Friday, January 25, 2013

Rumors of My Death Have Been Greatly Exaggerated . . .

The title of this blog post isn't an allusion to my absence on these pages for the past ten plus days. Rather, it's a statement made on behalf of poetry.  Earlier this week, Washington Post blogger Alexandra Petri wrote a post entitled, "Is Poetry Dead?" that's been generating a lot of conversation. 

I'm not going to critique that article point by point, primarily because it would take too long and I have a lot to do today.  Plus over 300 other readers of the post have done just that so you can read for yourself their comments, some of which are insightful and point to critiques on other blogs. 

For a much better state of poetry address, I recommend poet Dana Gioia's article from The Atlantic.
Although Gioia's essay is over two decades old now and predates the recent trend to move poetry out of the subculture of the institution as Gioia describes it, into the populist realm.
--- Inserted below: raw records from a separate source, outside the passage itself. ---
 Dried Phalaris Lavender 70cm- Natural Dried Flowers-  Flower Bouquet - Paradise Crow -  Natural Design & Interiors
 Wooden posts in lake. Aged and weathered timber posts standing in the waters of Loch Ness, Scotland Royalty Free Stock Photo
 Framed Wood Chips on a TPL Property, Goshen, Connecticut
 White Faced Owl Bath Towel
Project such as Poetry 180, The Poetry Project, and Poetry Everywhere, the rise of poetry slams in the mid-1990s that made the form relevant to a new audience, even the blossoming of the blog-o-sphere are all signs poetry has a strong, healthy heartbeat if you know where to listen for it. 
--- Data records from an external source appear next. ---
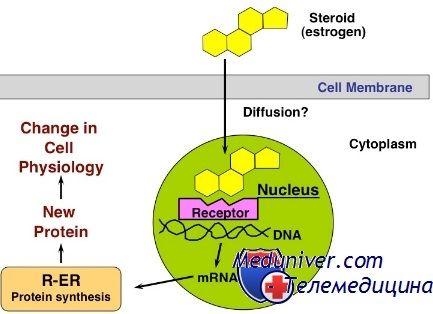 механізми дії гормонів
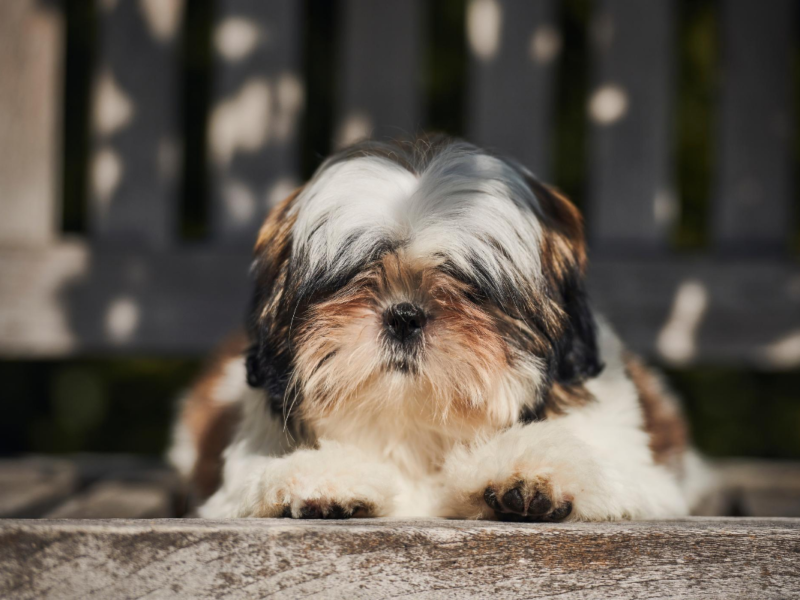 Shih Tzu Anxiety Symptoms – how to spot them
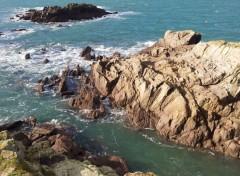 Nature Côte bretonne...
And maybe that's Ms. Petri's problem, she doesn't know where to listen.  And, I daresay, she doesn't know what she's listening for.  In her article she writes, "You can tell that a medium is still vital by posing the question: Can it change anything?"  I'd argue that in that statement alone she misses the point about poetry altogether. 

The better question to ask is not, "Can a poem change anything?" but "Can a poem change anyone?"